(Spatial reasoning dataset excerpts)
--- start ---

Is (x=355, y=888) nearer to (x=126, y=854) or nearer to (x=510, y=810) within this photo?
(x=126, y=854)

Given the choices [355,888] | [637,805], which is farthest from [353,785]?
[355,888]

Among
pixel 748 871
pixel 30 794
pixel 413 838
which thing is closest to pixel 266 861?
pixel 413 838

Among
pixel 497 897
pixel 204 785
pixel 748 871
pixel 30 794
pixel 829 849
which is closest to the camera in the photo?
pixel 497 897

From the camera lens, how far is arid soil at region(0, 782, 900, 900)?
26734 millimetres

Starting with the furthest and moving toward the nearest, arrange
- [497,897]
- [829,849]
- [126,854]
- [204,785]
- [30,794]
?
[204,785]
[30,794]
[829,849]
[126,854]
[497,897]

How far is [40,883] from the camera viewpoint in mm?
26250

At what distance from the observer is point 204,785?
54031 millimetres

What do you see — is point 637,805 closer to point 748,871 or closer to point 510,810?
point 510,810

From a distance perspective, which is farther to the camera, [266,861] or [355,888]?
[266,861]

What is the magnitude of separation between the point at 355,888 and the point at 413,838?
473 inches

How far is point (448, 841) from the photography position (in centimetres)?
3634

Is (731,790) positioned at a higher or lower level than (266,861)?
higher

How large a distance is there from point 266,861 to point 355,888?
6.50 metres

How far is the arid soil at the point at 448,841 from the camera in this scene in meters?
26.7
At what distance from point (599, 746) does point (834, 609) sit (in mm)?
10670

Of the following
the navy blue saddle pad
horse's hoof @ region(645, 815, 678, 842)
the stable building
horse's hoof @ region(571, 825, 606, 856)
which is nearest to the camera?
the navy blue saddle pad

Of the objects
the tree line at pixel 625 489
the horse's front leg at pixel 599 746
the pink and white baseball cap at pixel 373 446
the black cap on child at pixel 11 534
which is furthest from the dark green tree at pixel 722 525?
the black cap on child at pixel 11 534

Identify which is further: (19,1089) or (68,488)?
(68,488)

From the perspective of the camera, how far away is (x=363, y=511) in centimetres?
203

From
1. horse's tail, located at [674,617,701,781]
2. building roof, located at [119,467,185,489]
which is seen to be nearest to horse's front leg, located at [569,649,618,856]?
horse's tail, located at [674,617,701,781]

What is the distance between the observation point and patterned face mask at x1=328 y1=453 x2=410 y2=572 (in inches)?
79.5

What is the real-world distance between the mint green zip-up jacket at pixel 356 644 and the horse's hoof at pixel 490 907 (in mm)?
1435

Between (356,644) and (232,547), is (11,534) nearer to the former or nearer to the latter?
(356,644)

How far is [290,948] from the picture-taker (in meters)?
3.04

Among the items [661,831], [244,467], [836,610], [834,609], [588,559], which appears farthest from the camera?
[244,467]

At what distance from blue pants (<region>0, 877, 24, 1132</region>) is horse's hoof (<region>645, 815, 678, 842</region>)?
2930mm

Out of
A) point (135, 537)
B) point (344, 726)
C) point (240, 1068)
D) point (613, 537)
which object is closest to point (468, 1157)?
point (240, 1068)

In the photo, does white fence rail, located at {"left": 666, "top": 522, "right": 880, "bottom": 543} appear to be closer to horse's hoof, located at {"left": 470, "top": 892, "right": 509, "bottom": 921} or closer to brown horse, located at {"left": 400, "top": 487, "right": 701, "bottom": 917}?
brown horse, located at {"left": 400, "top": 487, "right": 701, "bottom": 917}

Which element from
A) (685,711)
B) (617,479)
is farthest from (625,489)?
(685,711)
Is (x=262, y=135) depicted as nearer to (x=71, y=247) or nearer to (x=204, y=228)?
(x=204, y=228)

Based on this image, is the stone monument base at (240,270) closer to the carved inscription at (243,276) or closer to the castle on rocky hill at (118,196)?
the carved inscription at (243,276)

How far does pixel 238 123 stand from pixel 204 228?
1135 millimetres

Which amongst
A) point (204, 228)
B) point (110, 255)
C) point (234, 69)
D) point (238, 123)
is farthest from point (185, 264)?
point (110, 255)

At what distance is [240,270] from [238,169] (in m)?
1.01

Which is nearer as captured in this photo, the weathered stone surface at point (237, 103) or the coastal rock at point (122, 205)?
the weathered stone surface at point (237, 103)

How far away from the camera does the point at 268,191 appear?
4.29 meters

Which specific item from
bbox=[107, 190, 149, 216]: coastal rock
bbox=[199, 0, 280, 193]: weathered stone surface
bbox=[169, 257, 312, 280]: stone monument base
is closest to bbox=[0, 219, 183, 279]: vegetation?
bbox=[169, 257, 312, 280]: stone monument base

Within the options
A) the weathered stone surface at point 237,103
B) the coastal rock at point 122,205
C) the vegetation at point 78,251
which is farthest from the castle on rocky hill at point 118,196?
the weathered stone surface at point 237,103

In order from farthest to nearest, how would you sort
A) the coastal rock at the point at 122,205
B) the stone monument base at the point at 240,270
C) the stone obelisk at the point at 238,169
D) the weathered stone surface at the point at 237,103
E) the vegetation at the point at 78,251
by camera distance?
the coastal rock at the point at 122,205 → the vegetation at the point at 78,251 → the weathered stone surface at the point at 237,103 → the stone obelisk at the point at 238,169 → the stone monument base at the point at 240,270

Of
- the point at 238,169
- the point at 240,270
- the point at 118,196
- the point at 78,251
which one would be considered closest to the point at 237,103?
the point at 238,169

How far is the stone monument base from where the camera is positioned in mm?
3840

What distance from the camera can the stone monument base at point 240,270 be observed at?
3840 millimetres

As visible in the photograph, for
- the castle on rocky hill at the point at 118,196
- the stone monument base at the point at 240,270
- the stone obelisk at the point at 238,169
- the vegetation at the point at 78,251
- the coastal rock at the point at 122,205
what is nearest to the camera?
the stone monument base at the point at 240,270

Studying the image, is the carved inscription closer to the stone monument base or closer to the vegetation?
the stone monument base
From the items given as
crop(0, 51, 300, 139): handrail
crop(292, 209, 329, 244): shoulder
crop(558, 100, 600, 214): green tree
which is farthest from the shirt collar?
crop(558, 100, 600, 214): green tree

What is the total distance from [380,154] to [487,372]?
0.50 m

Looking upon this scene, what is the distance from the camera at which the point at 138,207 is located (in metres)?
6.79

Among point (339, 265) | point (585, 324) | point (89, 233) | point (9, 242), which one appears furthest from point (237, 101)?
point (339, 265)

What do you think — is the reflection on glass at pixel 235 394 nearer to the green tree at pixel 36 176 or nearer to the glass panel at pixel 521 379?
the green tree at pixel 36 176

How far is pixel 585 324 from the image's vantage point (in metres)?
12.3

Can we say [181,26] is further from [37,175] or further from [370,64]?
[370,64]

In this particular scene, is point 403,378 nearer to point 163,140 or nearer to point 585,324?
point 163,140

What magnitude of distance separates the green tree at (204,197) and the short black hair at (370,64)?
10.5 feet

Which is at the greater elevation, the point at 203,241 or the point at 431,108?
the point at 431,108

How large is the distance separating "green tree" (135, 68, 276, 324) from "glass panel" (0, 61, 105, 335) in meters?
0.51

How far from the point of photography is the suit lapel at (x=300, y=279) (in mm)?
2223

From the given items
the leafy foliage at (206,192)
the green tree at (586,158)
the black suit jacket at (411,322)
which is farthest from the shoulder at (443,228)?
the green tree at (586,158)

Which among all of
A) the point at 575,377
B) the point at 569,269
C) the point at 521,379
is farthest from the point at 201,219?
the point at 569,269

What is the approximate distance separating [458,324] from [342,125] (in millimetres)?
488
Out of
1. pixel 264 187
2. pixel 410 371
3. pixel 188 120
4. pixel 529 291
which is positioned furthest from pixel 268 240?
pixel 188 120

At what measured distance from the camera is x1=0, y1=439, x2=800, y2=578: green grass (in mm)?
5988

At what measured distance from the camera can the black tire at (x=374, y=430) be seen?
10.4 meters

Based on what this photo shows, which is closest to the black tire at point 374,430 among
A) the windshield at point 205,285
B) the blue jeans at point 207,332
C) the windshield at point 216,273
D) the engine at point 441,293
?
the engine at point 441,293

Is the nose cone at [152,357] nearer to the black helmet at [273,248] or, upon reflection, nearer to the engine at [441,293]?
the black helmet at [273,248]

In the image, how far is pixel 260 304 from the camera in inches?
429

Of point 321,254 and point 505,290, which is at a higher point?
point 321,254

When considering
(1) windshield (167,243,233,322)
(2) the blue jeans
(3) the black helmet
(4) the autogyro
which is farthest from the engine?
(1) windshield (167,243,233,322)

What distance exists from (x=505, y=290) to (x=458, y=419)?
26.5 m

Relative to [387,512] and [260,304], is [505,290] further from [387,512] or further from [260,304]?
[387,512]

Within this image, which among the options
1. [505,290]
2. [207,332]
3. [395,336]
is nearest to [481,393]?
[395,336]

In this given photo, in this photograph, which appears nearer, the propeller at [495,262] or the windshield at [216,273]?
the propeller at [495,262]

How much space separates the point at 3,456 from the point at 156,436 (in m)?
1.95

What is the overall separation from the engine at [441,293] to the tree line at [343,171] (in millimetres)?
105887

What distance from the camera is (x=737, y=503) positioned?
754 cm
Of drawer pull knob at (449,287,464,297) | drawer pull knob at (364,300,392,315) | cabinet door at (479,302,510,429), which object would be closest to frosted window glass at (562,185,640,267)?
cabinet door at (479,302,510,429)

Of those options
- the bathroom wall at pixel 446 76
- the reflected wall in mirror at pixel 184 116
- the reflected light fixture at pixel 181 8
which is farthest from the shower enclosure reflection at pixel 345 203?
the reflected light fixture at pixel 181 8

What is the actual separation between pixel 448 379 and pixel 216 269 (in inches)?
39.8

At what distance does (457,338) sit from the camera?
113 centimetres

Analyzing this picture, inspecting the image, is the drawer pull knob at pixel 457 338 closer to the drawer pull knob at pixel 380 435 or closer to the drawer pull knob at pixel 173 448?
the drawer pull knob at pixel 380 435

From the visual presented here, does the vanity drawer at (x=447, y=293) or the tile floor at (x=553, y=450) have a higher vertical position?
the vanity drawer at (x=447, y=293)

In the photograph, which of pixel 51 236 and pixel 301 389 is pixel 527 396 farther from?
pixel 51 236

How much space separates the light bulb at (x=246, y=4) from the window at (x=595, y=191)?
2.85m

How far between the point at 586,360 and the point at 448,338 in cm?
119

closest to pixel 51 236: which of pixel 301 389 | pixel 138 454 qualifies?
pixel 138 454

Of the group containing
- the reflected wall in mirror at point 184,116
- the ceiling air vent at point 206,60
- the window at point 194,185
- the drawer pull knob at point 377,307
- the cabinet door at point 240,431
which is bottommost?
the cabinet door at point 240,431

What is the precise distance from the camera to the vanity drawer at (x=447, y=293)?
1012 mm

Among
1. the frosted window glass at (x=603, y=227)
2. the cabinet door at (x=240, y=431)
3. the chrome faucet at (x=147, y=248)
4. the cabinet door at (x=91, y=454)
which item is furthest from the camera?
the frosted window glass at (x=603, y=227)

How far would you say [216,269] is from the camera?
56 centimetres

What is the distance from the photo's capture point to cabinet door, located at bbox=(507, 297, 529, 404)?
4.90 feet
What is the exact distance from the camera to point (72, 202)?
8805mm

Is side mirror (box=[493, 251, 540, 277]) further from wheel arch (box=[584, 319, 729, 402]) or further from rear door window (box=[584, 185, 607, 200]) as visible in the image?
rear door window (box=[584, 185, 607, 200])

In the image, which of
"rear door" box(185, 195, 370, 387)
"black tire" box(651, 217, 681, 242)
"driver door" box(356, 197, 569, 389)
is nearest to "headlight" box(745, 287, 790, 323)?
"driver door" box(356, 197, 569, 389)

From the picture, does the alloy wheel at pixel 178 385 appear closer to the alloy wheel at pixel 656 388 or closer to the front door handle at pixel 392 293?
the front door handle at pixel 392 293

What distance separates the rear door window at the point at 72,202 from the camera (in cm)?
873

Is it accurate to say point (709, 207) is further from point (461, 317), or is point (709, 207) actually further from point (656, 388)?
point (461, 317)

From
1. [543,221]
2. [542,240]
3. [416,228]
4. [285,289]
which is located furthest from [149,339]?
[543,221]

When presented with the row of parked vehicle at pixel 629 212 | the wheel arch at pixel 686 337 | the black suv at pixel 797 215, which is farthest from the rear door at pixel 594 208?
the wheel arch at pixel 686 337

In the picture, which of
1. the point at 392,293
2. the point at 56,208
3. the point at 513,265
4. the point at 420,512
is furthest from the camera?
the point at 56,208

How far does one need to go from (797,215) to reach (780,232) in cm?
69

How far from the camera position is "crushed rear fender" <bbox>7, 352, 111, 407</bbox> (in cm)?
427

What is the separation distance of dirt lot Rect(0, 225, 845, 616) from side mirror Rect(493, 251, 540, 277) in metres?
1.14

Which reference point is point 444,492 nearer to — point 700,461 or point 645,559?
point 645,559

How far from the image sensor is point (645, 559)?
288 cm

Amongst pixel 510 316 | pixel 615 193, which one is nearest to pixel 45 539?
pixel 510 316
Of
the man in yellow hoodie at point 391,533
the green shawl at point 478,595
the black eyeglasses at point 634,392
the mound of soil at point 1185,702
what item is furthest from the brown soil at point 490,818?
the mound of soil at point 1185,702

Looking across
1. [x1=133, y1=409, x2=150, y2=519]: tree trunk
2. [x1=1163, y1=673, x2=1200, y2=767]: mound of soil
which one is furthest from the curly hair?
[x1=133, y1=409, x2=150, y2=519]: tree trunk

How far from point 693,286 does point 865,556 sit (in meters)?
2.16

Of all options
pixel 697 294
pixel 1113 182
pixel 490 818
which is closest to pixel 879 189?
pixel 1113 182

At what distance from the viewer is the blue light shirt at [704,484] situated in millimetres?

--- end ---

* [WHAT TO WORK ON] Replace "separation" with "distance" in the lines between the one holding "What is the overall" and the one holding "113 centimetres", inclusive, and return only those lines with nothing else changed.

* [WORKED ANSWER]
What is the overall distance from the engine at [441,293] to the tree line at [343,171] (in millimetres)?
105887

What distance from the camera is (x=737, y=503) positioned?
754 cm
Of drawer pull knob at (449,287,464,297) | drawer pull knob at (364,300,392,315) | cabinet door at (479,302,510,429), which object would be closest to frosted window glass at (562,185,640,267)?
cabinet door at (479,302,510,429)

Of those options
- the bathroom wall at pixel 446 76
- the reflected wall in mirror at pixel 184 116
- the reflected light fixture at pixel 181 8
which is farthest from the shower enclosure reflection at pixel 345 203?
the reflected light fixture at pixel 181 8

What is the actual distance between pixel 448 379 and pixel 216 269 (in inches)?
39.8

At what distance does (457,338) sit from the camera?
113 centimetres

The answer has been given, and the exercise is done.